Question on the best practice to run multiple OpenSeesPy sessions in parallel

Post by kangsungku »

Hello,

I would like to know the best practice to utilize OpenSeesPy to analyze multiple models in parallel, such that I can fully utilize a multi-core CPU or a cluster with multiple nodes. Note: I would like to analyze multiple models in parallel, rather than utilizing multiple cores to speed up a single analysis. Here are the specific details on my issue.

-Goal: I would like to efficiently analyze a number of different structures to locate an optimal structure satisfying some constraints (e.g., safety constraint).

-What I did: To achieve the goal, I tried parallelizing a for-loop involving structural analysis using a library called Dask (https://dask.org/) where each iteration of the loop creates an instance importing OpenSeesPy and performing some analysis.

-Issue: Even though I parallelized the for-loop and it seems to be parallelized, the total CPU usage seems not to increase as the number of parallel workers increases. Also, sometimes I got errors like "node with tag xx already exists in model", which implies that OpenSeesPy interpreters called from different instances interfere with each other. Therefore, I believe even though multiple instances have been created, they are relying on the same OpenSees interpreter under the hood, which is not the intended situation. If possible, I would like to assign a separate OpenSees interpreter to each instance, such that they can analyze multiple models in parallel in a scalable manner.


The simplified version of my scripts is shown below. Script 1 defines a class (MasonryAnalysisModule) importing OpenSeesPy and performing some analysis, and Script 2 creates multiple instances of MasonryAnalysisModule and parallelize the analysis by using Dask with the for-loop. Any comments or suggestions (whether with Dask or other methods for parallelization) are really appreciated. Thank you very much for your time!

------------------------------------------------------------------------------------------------------
# Configuration:
Python 3.8.5
OpenSeesPy 3.2.2.5
Dask 2021.1.1

------------------------------------------------------------------------------------------------------
# Script 1: masonry_analysis_module.py

Code: Select all

import openseespy.opensees as ops  # import OpenSeesPy
import Get_Rendering as opsplt  # import OpenSeesPy plotting commands

class MasonryAnalysisModule:
    def test(self, input_seed):
        self.seed = input_seed

        # Initialize OpenSees Model
        # Clean previous model
        ops.wipe()
        ops.model('basic', '-ndm', 3, '-ndf', 3)    # For 'block', ndm and ndf should be 3
        print("This instance has seed of ", self.seed)

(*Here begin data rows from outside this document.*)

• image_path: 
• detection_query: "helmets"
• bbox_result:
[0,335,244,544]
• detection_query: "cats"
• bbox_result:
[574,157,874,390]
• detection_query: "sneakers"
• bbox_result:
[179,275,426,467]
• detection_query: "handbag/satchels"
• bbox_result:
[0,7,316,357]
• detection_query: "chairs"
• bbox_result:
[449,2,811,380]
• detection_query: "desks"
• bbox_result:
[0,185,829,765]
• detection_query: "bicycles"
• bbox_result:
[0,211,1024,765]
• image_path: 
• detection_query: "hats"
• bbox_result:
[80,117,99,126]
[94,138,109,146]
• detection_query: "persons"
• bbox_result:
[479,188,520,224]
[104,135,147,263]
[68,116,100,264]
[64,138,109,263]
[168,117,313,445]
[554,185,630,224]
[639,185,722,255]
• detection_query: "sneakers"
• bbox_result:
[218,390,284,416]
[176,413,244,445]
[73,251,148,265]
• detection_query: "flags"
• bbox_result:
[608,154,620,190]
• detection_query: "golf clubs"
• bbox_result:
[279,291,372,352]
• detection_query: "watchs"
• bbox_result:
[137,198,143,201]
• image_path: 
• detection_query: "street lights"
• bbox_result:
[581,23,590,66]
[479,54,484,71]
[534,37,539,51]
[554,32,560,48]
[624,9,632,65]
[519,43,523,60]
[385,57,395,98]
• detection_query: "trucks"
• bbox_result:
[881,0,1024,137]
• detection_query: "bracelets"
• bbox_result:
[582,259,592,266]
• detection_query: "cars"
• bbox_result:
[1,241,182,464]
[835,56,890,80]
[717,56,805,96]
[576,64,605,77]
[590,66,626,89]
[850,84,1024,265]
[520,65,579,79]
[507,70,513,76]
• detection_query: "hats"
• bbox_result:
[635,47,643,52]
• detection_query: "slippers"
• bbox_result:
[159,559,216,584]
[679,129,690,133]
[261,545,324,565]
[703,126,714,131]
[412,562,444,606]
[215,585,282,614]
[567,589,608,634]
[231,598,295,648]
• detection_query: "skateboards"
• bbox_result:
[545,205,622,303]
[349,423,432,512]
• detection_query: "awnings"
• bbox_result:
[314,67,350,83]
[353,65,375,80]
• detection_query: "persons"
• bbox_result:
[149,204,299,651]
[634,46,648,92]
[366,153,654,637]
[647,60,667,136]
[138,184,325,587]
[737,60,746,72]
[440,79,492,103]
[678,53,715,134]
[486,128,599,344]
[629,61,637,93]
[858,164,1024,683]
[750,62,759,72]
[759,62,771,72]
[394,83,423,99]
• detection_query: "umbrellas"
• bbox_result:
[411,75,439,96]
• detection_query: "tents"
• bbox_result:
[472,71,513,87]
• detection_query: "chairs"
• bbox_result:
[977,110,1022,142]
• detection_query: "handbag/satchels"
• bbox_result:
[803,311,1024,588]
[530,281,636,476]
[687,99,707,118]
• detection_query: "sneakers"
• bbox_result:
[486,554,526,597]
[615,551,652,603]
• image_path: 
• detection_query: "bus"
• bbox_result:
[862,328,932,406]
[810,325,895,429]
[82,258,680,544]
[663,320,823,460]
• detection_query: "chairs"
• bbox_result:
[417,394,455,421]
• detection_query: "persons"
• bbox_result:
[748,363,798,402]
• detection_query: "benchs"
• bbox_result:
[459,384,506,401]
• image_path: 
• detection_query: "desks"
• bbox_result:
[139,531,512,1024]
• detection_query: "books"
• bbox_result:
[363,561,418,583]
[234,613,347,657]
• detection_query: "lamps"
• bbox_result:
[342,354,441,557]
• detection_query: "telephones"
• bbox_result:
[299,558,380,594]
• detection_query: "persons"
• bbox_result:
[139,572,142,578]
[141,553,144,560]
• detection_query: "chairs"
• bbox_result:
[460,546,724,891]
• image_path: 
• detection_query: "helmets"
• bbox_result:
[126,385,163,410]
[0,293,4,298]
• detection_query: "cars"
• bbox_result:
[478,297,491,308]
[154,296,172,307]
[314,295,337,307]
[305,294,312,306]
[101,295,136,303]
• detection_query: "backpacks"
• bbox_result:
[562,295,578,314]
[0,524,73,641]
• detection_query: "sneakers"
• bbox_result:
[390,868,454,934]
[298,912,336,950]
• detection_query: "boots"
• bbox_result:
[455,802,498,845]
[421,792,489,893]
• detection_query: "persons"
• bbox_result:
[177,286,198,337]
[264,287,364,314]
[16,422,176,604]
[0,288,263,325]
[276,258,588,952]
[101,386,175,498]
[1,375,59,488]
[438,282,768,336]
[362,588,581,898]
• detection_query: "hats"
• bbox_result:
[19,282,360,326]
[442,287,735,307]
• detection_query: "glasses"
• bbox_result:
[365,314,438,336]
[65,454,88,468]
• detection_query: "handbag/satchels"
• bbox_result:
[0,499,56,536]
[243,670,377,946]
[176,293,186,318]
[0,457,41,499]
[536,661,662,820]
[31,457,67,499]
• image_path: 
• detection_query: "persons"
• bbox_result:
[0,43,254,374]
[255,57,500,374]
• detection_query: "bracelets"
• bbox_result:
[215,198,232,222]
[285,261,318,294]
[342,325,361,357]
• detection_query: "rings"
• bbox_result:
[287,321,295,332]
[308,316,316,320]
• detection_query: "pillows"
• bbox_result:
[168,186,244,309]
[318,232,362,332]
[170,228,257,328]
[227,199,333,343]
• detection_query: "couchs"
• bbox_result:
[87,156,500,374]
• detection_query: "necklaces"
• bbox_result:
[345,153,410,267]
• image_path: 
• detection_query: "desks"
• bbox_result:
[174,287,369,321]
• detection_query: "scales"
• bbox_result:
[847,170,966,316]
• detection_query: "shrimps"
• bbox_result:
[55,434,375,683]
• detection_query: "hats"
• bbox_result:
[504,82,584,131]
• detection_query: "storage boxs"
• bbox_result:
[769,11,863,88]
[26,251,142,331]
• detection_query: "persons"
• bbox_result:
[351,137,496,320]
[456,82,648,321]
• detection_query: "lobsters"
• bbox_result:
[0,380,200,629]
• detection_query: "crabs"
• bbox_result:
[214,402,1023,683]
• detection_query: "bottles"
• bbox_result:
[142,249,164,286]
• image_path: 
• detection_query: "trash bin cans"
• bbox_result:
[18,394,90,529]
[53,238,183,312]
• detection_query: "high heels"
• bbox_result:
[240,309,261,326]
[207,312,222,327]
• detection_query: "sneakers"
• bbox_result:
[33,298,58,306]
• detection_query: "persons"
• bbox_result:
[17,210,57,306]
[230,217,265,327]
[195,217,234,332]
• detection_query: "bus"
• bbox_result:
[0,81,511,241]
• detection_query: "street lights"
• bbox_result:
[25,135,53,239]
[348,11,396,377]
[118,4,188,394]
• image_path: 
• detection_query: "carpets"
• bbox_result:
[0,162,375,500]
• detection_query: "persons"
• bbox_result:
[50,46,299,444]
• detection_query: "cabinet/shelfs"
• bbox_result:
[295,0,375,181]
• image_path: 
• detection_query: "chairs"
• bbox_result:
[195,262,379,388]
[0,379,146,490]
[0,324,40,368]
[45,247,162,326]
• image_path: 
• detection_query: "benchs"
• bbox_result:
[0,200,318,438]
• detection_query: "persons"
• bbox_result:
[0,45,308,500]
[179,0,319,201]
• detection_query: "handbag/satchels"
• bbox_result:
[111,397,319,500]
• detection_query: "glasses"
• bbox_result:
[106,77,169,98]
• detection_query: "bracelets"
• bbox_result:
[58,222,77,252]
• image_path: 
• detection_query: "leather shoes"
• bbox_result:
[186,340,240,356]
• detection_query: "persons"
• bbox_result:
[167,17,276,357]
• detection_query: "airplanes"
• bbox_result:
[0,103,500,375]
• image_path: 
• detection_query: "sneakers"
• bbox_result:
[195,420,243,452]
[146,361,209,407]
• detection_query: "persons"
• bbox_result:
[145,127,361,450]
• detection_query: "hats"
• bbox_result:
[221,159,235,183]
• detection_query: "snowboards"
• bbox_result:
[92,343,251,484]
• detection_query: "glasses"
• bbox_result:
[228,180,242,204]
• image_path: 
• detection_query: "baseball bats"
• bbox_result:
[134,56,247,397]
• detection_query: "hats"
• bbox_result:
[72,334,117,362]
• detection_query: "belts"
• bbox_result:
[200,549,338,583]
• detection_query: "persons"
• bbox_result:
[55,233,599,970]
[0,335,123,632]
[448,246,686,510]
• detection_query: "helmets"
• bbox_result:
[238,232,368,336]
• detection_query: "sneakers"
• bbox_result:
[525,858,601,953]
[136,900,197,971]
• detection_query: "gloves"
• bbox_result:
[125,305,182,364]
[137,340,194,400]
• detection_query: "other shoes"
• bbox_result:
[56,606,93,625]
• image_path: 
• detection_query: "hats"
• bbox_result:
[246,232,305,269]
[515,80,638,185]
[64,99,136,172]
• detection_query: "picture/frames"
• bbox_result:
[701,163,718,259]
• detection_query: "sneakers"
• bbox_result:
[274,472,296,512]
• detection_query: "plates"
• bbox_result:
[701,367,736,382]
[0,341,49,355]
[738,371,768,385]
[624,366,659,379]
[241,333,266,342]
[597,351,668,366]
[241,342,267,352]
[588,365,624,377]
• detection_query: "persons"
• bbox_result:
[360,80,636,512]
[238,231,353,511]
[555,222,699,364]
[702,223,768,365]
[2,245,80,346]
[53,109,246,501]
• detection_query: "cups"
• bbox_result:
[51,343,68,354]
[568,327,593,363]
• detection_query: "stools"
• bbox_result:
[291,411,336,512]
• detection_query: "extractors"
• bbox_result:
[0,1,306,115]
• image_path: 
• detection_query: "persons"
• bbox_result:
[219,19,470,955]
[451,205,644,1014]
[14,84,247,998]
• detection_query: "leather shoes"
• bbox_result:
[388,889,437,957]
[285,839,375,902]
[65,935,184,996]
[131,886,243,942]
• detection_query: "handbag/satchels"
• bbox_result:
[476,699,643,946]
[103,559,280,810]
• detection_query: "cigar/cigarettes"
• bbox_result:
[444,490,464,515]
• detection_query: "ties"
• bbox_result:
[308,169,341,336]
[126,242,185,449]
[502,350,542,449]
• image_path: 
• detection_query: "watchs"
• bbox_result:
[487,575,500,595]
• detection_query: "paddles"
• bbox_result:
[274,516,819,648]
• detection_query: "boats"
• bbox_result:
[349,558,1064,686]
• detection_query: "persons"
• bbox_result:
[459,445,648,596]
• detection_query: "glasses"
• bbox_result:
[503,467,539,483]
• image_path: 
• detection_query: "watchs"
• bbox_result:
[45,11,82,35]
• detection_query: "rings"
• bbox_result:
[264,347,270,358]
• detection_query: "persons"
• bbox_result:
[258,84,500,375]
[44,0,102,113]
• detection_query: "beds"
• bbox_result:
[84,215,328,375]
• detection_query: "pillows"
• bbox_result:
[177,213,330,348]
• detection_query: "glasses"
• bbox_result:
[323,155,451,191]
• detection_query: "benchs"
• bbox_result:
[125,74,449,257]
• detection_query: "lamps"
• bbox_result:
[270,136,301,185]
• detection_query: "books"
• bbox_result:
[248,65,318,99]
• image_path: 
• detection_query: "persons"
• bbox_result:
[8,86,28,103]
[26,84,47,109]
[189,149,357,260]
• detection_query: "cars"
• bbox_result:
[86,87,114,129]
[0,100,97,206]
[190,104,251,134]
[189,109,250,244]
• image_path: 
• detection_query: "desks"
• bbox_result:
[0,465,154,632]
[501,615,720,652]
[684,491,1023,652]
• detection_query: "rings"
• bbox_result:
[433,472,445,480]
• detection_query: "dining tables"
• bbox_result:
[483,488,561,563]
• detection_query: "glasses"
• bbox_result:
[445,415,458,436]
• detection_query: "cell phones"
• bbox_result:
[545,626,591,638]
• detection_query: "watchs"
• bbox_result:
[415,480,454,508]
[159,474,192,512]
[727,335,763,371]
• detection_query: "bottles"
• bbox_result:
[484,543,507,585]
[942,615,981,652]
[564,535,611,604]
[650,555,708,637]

        for node_index in range(10):
            x = node_index * self.seed
            y = node_index * self.seed
            z = node_index * self.seed
            ops.node(node_index, x, y, z)

        # The result can be some analysis results, but for test, just return the node tags
        result = ops.getNodeTags()
        print("\t--> complete seed", self.seed)
        return result
----------------------------------------------------------------------------------------------------------
# Script 2: parallel_openseespy_test.py

Code: Select all

from dask.distributed import Client
from dask import delayed, compute

def ops_test(input_seed):
    import masonry_analysis_module as ma
    masonry_analysis_module = ma.MasonryAnalysisModule()
    analysis_result = masonry_analysis_module.test(input_seed)
    return analysis_result

if __name__ == "__main__":
    NUM_FEM_WORKERS = 4
    client = Client(n_workers=NUM_FEM_WORKERS)

    # For-loop using DASK-delayed
    list_result = []
    for input_seed in range(10):
        result = delayed(ops_test)(input_seed)
        list_result.append((input_seed, result))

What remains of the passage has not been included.